Lisa baissa les yeux, ses larmes menaçant de jaillir.
- Je ne recommencerai plus, maman. Je le promets.
- Les promesses ne suffisent pas, répondit Kumala avec amertume. Réfléchis avant que nous soyons jetées dehors faute de payer nos dettes. Je suis trop fatiguée pour répéter les mêmes sermons.
Puis, après un long silence, Lisa osa demander :
- Maman... qui m'a ramenée hier soir ? Qu'ai-je fait ?
- Va poser la question à ton ami barman ! rétorqua Kumala, avant de tourner les talons, laissant derrière elle un sillage de douleur et de désillusion.
Le temps s'écoula. La nuit recouvrit à nouveau la chambre, et Lisa demeurait assise, hébétée, fixant le vide. L'écho des paroles de sa mère résonnait encore : le barman. Était-ce donc Dimas qui l'avait ramenée ?
Elle saisit son téléphone et composa son numéro.
- Allô, Dimas ?
- Tiens, la fêtarde s'est enfin réveillée ? Tu as cuvé ton poison ? lança-t-il, railleur.
- Arrête de plaisanter. Dis-moi ce qui s'est passé hier.
- Ah non, c'est à moi de demander. Qui t'a soufflé d'engloutir quatre bouteilles de soju et une vodka d'un trait ?
- J'étais hors de moi hier soir... désolée. Tu ne comprends pas...
- Non, je comprends très bien. Et si je ne travaillais pas au bar, je t'aurais laissée par terre.
- Tu profites bien de mon argent, pourtant !

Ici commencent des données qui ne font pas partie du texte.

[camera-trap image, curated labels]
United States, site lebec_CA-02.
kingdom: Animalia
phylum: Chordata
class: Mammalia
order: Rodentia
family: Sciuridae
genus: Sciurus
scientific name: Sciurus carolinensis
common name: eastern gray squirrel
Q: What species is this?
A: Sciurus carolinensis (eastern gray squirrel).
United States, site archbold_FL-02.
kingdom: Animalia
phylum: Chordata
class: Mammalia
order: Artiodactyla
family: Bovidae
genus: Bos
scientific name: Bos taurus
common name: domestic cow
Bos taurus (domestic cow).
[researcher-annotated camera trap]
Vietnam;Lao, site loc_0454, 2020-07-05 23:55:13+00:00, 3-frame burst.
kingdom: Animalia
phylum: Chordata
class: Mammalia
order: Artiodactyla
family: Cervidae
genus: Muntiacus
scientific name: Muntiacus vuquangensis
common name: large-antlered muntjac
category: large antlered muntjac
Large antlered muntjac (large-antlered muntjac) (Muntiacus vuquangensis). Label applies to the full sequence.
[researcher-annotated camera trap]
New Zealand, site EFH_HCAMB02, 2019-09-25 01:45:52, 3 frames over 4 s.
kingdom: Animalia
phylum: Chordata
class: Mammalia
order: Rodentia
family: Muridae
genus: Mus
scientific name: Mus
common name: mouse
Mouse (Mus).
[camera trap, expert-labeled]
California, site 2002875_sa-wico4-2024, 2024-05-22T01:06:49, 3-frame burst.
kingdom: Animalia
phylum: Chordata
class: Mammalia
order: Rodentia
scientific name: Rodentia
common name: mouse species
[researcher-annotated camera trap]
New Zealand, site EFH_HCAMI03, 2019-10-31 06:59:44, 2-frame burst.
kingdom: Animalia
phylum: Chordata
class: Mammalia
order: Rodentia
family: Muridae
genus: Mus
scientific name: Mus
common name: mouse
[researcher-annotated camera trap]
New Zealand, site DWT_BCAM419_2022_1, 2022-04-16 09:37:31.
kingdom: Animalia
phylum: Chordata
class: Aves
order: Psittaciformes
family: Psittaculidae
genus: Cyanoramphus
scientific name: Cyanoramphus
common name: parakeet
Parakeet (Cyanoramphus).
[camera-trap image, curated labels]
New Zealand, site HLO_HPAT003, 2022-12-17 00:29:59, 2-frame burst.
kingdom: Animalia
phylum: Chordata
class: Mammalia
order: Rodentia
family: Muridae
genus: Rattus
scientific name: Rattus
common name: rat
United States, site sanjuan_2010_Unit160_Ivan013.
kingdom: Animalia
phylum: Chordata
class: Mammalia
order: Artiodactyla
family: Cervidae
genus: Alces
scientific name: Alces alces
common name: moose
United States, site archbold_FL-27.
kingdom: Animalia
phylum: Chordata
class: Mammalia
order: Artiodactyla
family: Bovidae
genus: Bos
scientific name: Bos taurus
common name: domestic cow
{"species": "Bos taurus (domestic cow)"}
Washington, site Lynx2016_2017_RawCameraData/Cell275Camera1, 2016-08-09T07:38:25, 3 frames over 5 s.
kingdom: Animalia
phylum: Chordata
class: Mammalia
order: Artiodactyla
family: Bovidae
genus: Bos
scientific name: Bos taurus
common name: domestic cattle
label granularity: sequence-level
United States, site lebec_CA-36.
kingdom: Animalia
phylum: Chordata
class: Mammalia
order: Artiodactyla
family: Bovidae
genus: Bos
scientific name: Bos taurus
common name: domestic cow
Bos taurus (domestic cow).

- Ton argent, Lisa ? Ne t'imagine pas toute-puissante. Tes excès finissent par salir ton nom et celui du Sky Lounge. Tu crois que je veux voir ce lieu réduit à une réputation de tripot pour ivrognes et passeurs ?
- Ton bar ne me regarde pas, Dimas.
- Et ta famille, elle ne te regarde pas non plus ? Ta mère, ta sœur ? Ton père a disparu depuis longtemps, et tu sais très bien que les papiers du divorce pèsent toujours. Tu aurais pu utiliser ton argent pour soulager ta mère. Mais non, tu l'as gaspillé.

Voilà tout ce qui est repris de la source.